■ Supplied material ■

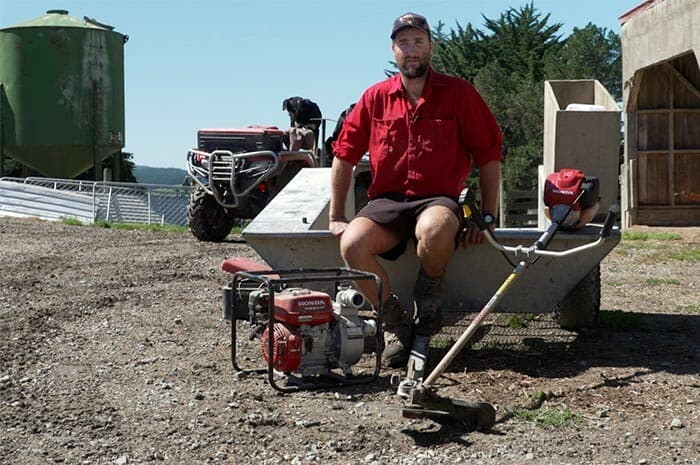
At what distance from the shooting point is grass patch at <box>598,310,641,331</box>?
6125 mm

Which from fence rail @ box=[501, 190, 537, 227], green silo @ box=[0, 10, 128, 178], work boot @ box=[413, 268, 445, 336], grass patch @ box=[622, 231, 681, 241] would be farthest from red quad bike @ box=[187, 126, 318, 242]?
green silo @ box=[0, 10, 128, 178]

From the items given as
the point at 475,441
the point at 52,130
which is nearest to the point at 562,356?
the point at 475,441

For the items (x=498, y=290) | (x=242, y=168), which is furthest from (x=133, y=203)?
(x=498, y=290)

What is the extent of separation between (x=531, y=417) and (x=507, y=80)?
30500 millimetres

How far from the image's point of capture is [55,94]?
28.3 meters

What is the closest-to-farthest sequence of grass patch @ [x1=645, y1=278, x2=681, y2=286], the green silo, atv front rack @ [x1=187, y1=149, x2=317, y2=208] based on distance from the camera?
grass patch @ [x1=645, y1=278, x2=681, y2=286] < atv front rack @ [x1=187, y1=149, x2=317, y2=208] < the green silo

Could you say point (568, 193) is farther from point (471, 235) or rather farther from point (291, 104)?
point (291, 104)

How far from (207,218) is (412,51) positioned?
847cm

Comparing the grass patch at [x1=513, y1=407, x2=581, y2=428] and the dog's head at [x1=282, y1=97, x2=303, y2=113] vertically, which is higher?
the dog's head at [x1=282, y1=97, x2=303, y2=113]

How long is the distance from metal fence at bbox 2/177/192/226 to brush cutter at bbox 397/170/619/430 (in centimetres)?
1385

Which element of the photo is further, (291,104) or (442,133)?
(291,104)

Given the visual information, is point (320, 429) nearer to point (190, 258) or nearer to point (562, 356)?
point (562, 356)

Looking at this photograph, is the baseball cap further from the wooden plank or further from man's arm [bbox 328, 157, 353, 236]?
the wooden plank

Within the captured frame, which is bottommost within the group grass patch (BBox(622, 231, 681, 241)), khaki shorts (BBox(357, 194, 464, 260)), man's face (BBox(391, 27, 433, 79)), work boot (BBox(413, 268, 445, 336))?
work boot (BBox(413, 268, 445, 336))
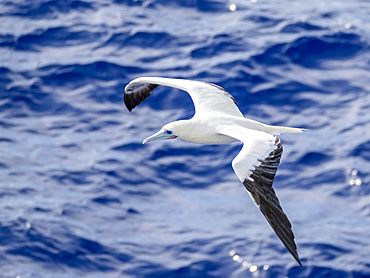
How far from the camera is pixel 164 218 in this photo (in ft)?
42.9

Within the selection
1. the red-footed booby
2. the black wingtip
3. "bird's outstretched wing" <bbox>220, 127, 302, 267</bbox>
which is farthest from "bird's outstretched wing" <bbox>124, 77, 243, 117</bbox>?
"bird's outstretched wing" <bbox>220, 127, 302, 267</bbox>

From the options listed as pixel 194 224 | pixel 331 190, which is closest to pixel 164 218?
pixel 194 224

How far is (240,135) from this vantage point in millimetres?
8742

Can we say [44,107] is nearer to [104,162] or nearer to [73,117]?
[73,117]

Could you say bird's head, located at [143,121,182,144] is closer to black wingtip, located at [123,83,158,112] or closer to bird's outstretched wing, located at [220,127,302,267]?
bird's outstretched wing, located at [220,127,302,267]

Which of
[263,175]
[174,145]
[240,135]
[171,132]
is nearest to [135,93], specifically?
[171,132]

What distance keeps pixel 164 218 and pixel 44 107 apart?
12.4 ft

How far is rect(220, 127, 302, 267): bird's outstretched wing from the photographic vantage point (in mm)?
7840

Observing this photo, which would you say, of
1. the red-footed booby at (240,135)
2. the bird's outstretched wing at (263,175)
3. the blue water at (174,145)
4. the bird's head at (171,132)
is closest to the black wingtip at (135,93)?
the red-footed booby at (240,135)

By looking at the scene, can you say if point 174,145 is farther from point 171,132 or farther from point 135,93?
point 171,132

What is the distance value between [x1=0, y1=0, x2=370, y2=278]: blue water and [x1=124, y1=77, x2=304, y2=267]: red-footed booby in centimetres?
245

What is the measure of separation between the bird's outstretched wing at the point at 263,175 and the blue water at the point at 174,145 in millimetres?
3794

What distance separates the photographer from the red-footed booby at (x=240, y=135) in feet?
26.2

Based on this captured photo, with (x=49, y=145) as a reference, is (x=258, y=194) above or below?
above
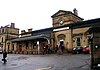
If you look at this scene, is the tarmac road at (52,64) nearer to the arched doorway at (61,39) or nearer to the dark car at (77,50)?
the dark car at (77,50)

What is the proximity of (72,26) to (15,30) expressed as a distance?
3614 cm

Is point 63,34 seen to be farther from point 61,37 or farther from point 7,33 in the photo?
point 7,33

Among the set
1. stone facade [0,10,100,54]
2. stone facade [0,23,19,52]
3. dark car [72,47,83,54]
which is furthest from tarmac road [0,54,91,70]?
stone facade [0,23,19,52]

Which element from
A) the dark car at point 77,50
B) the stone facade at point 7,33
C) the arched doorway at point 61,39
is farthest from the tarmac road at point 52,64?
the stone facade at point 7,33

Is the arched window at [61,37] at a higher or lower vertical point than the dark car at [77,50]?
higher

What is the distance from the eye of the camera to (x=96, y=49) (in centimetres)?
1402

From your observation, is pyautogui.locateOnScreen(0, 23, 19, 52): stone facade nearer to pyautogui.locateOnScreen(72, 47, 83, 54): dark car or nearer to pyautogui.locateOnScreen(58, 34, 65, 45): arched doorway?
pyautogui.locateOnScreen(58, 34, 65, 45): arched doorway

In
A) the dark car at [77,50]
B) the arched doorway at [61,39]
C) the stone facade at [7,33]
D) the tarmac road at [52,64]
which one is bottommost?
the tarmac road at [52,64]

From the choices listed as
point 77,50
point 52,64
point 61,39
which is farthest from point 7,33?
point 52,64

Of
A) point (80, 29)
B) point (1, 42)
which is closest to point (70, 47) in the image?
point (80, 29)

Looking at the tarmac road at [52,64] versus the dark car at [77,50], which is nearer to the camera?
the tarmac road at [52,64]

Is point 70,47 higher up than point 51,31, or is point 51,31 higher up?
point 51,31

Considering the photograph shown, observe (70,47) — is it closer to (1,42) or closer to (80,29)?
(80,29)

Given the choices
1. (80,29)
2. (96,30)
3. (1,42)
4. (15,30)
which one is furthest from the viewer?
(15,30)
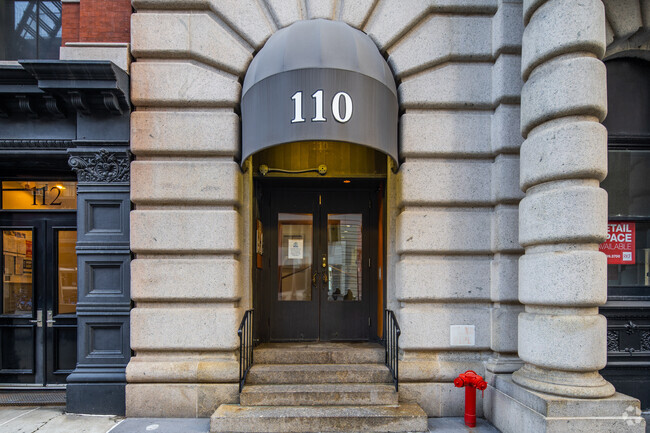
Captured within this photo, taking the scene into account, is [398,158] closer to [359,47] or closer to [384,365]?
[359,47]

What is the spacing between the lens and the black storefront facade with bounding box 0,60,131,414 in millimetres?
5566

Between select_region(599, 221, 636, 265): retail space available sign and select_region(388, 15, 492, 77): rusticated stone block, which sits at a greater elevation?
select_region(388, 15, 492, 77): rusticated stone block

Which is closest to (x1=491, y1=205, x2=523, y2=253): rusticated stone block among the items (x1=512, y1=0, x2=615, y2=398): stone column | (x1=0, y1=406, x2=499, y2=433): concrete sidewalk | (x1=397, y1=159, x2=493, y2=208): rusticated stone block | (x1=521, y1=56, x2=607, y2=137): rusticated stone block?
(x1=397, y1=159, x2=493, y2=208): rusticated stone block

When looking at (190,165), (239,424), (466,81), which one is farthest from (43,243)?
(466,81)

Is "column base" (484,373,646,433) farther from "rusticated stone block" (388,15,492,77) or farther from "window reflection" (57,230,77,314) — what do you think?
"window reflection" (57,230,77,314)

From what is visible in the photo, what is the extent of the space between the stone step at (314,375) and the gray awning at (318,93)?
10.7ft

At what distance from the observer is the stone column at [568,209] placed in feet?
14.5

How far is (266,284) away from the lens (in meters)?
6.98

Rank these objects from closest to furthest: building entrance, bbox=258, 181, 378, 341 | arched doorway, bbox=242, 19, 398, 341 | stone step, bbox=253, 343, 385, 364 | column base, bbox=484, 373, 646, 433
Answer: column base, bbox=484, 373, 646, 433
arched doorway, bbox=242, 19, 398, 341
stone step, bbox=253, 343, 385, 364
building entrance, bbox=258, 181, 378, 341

■ Task statement ■
Reproduce all of the material above verbatim, omitting the pictures from your copy.

■ Reply ■
At what distance from the shooting point is grass patch at <box>598,310,641,331</box>?
6125 mm

Which from fence rail @ box=[501, 190, 537, 227], green silo @ box=[0, 10, 128, 178], work boot @ box=[413, 268, 445, 336], grass patch @ box=[622, 231, 681, 241] would be farthest from red quad bike @ box=[187, 126, 318, 242]?
green silo @ box=[0, 10, 128, 178]

From the items given as
the point at 475,441
the point at 52,130
which is nearest to the point at 562,356?
the point at 475,441

For the items (x=498, y=290) | (x=242, y=168), which is furthest from (x=133, y=203)?
(x=498, y=290)

What is the extent of separation between (x=531, y=417) and (x=507, y=80)?
30500 millimetres

How far from the image's point of capture is [55,94]?
28.3 meters

What is the closest-to-farthest sequence of grass patch @ [x1=645, y1=278, x2=681, y2=286], the green silo, atv front rack @ [x1=187, y1=149, x2=317, y2=208] based on distance from the camera?
grass patch @ [x1=645, y1=278, x2=681, y2=286] < atv front rack @ [x1=187, y1=149, x2=317, y2=208] < the green silo

Could you say point (568, 193) is farther from point (471, 235) or rather farther from point (291, 104)?
point (291, 104)

How far from (207,218) is (412,51) positioned?
847cm

Comparing the grass patch at [x1=513, y1=407, x2=581, y2=428] and the dog's head at [x1=282, y1=97, x2=303, y2=113] vertically, which is higher?
the dog's head at [x1=282, y1=97, x2=303, y2=113]

How long is the distance from metal fence at bbox 2/177/192/226 to brush cutter at bbox 397/170/619/430 (in centimetres)?
1385

Which element of the photo is further, (291,104) or (442,133)?
(291,104)

Given the visual information, is point (320, 429) nearer to point (190, 258) or nearer to point (562, 356)?
point (562, 356)

Looking at this photograph, is the baseball cap further from the wooden plank or further from man's arm [bbox 328, 157, 353, 236]?
the wooden plank

Within the captured frame, which is bottommost within the group grass patch (BBox(622, 231, 681, 241)), khaki shorts (BBox(357, 194, 464, 260)), man's face (BBox(391, 27, 433, 79)), work boot (BBox(413, 268, 445, 336))?
work boot (BBox(413, 268, 445, 336))
How far from the camera is pixel 164 218 in this photo (in ft)?
42.9

Within the selection
1. the red-footed booby
2. the black wingtip
3. "bird's outstretched wing" <bbox>220, 127, 302, 267</bbox>
which is farthest from "bird's outstretched wing" <bbox>124, 77, 243, 117</bbox>?
"bird's outstretched wing" <bbox>220, 127, 302, 267</bbox>

From the options listed as pixel 194 224 | pixel 331 190, which is closest to pixel 164 218?
pixel 194 224

How far is (240,135) from this vantage point in millimetres?
8742

Can we say [44,107] is nearer to [104,162] or nearer to [73,117]?
[73,117]

Could you say bird's head, located at [143,121,182,144] is closer to black wingtip, located at [123,83,158,112] or closer to bird's outstretched wing, located at [220,127,302,267]?
bird's outstretched wing, located at [220,127,302,267]

Which of
[263,175]
[174,145]
[240,135]
[171,132]
is nearest to [135,93], specifically?
[171,132]

What distance keeps pixel 164 218 and pixel 44 107 apart?
12.4 ft

How far is rect(220, 127, 302, 267): bird's outstretched wing from the photographic vantage point (in mm)?
7840

Observing this photo, which would you say, of
1. the red-footed booby at (240,135)
2. the bird's outstretched wing at (263,175)
3. the blue water at (174,145)
4. the bird's head at (171,132)
is closest to the black wingtip at (135,93)?
the red-footed booby at (240,135)

By looking at the scene, can you say if point 174,145 is farther from point 171,132 or farther from point 135,93?
point 171,132

What is the distance value between [x1=0, y1=0, x2=370, y2=278]: blue water and [x1=124, y1=77, x2=304, y2=267]: red-footed booby in centimetres?
245

What is the measure of separation between the bird's outstretched wing at the point at 263,175 and the blue water at the point at 174,145 in millimetres?
3794

What distance separates the photographer from the red-footed booby at (x=240, y=135) in feet?
26.2

Based on this captured photo, with (x=49, y=145) as a reference, is (x=258, y=194) above or below?
above
If you look at this scene, is the tarmac road at (52,64) nearer to the arched doorway at (61,39) or nearer to the dark car at (77,50)?
the dark car at (77,50)

What is the proximity of (72,26) to (15,30) expressed as a distance?
3614 cm

Is point 63,34 seen to be farther from point 61,37 or farther from point 7,33 in the photo?
point 7,33

Among the set
1. stone facade [0,10,100,54]
2. stone facade [0,23,19,52]
3. dark car [72,47,83,54]
which is furthest from tarmac road [0,54,91,70]?
stone facade [0,23,19,52]

Which element from
A) the dark car at point 77,50
B) the stone facade at point 7,33
C) the arched doorway at point 61,39
is farthest from the tarmac road at point 52,64?
the stone facade at point 7,33

Is the arched window at [61,37] at a higher or lower vertical point than the dark car at [77,50]?
higher

What is the distance from the eye of the camera to (x=96, y=49) (in centimetres)?
1402

From your observation, is pyautogui.locateOnScreen(0, 23, 19, 52): stone facade nearer to pyautogui.locateOnScreen(72, 47, 83, 54): dark car or nearer to pyautogui.locateOnScreen(58, 34, 65, 45): arched doorway?
pyautogui.locateOnScreen(58, 34, 65, 45): arched doorway

In
A) the dark car at [77,50]
B) the arched doorway at [61,39]
C) the stone facade at [7,33]
D) the tarmac road at [52,64]
which one is bottommost?
the tarmac road at [52,64]

From the choices listed as
point 77,50
point 52,64
point 61,39
which is farthest from point 7,33?
point 52,64

Of
A) point (80, 29)
B) point (1, 42)
which is closest to point (70, 47) in the image?
point (80, 29)

Looking at the tarmac road at [52,64] versus the dark car at [77,50], which is nearer to the camera?
the tarmac road at [52,64]

Is point 70,47 higher up than point 51,31, or is point 51,31 higher up?
point 51,31

Considering the photograph shown, observe (70,47) — is it closer to (1,42) or closer to (80,29)?
(80,29)

Given the choices
1. (80,29)
2. (96,30)
3. (1,42)
4. (15,30)
which one is furthest from the viewer?
(15,30)
Captured within this photo, taking the scene into account, is [398,158] closer to [359,47] or closer to [384,365]?
[359,47]

What is the spacing between the lens and the black storefront facade with bounding box 0,60,131,414 in millimetres?
5566

Between select_region(599, 221, 636, 265): retail space available sign and select_region(388, 15, 492, 77): rusticated stone block, which sits at a greater elevation?
select_region(388, 15, 492, 77): rusticated stone block

Which is closest to (x1=491, y1=205, x2=523, y2=253): rusticated stone block among the items (x1=512, y1=0, x2=615, y2=398): stone column | (x1=0, y1=406, x2=499, y2=433): concrete sidewalk | (x1=397, y1=159, x2=493, y2=208): rusticated stone block | (x1=521, y1=56, x2=607, y2=137): rusticated stone block?
(x1=397, y1=159, x2=493, y2=208): rusticated stone block

When looking at (190,165), (239,424), (466,81), which one is farthest from (43,243)?
(466,81)

Is "column base" (484,373,646,433) farther from "rusticated stone block" (388,15,492,77) or farther from "window reflection" (57,230,77,314) — what do you think?
"window reflection" (57,230,77,314)

From what is visible in the photo, what is the extent of the space between the stone step at (314,375) and the gray awning at (318,93)?
10.7ft

At what distance from the observer is the stone column at [568,209] placed in feet?
14.5

How far is (266,284) away from the lens (in meters)?
6.98

Rank these objects from closest to furthest: building entrance, bbox=258, 181, 378, 341 | arched doorway, bbox=242, 19, 398, 341 | stone step, bbox=253, 343, 385, 364 | column base, bbox=484, 373, 646, 433
Answer: column base, bbox=484, 373, 646, 433
arched doorway, bbox=242, 19, 398, 341
stone step, bbox=253, 343, 385, 364
building entrance, bbox=258, 181, 378, 341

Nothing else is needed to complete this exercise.